**WHAT TO DO:**
One part of the entries below is wanted: the lines from the one containing "Free Forms Bill" through the one containing "3W Lightweight Water". Write those out exactly and nothing else.

**ENTRIES PROVIDED:**
▬▬▬▬▬▬▬▬▬▬
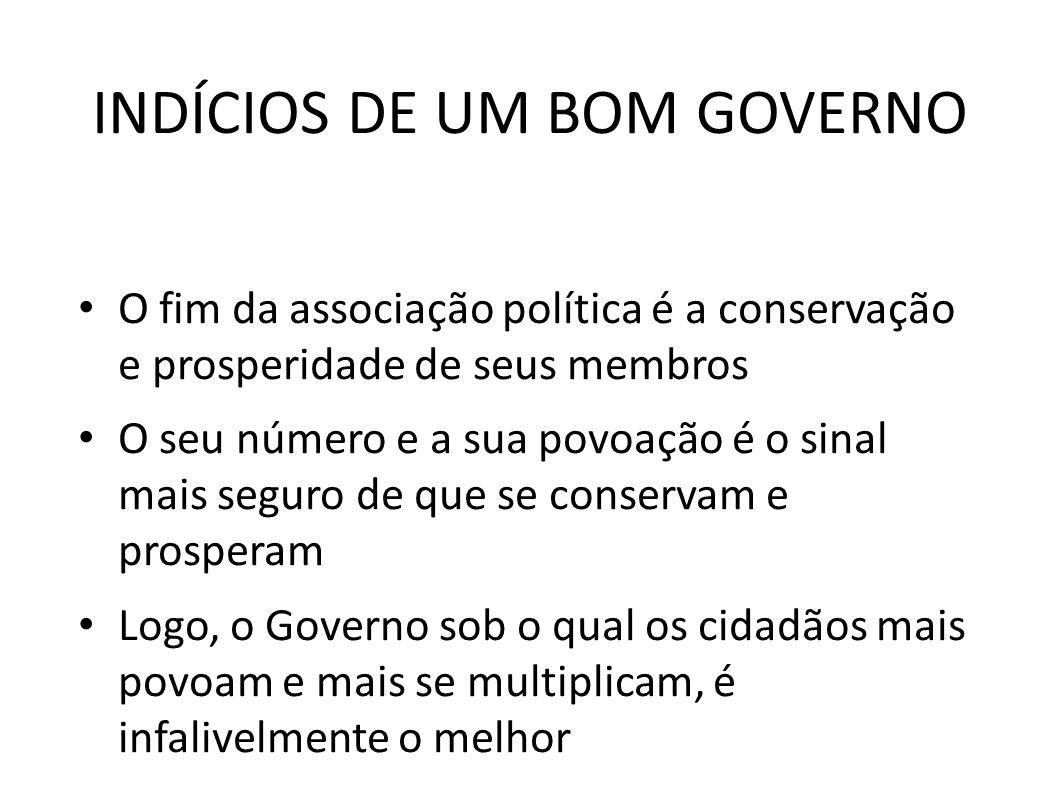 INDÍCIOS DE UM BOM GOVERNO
▬▬▬▬▬▬▬▬▬▬
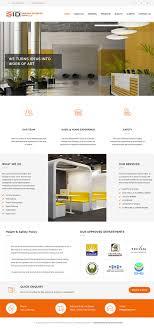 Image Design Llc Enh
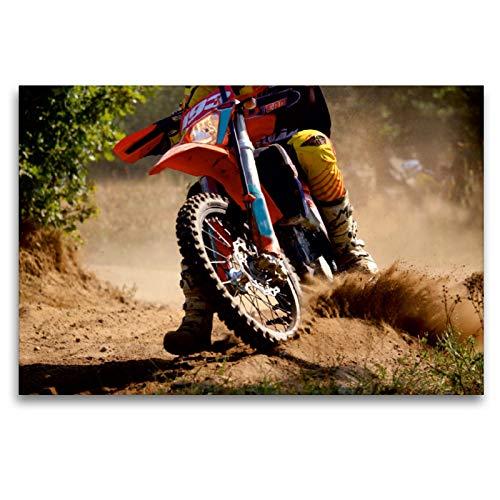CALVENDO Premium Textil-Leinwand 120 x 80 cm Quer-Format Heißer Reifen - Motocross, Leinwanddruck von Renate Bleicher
▬▬▬▬▬▬▬▬▬▬
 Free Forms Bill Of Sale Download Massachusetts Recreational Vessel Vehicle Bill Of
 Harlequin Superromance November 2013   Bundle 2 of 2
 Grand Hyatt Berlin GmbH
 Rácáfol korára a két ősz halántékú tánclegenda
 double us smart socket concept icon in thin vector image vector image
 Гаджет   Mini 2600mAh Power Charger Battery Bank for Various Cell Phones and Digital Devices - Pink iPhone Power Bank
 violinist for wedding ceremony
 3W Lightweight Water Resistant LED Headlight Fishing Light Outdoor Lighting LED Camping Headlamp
▬▬▬▬▬▬▬▬▬▬
**WRITTEN SOLUTION:**
 Free Forms Bill Of Sale Download Massachusetts Recreational Vessel Vehicle Bill Of
 Harlequin Superromance November 2013   Bundle 2 of 2
 Grand Hyatt Berlin GmbH
 Rácáfol korára a két ősz halántékú tánclegenda
 double us smart socket concept icon in thin vector image vector image
 Гаджет   Mini 2600mAh Power Charger Battery Bank for Various Cell Phones and Digital Devices - Pink iPhone Power Bank
 violinist for wedding ceremony
 3W Lightweight Water Resistant LED Headlight Fishing Light Outdoor Lighting LED Camping Headlamp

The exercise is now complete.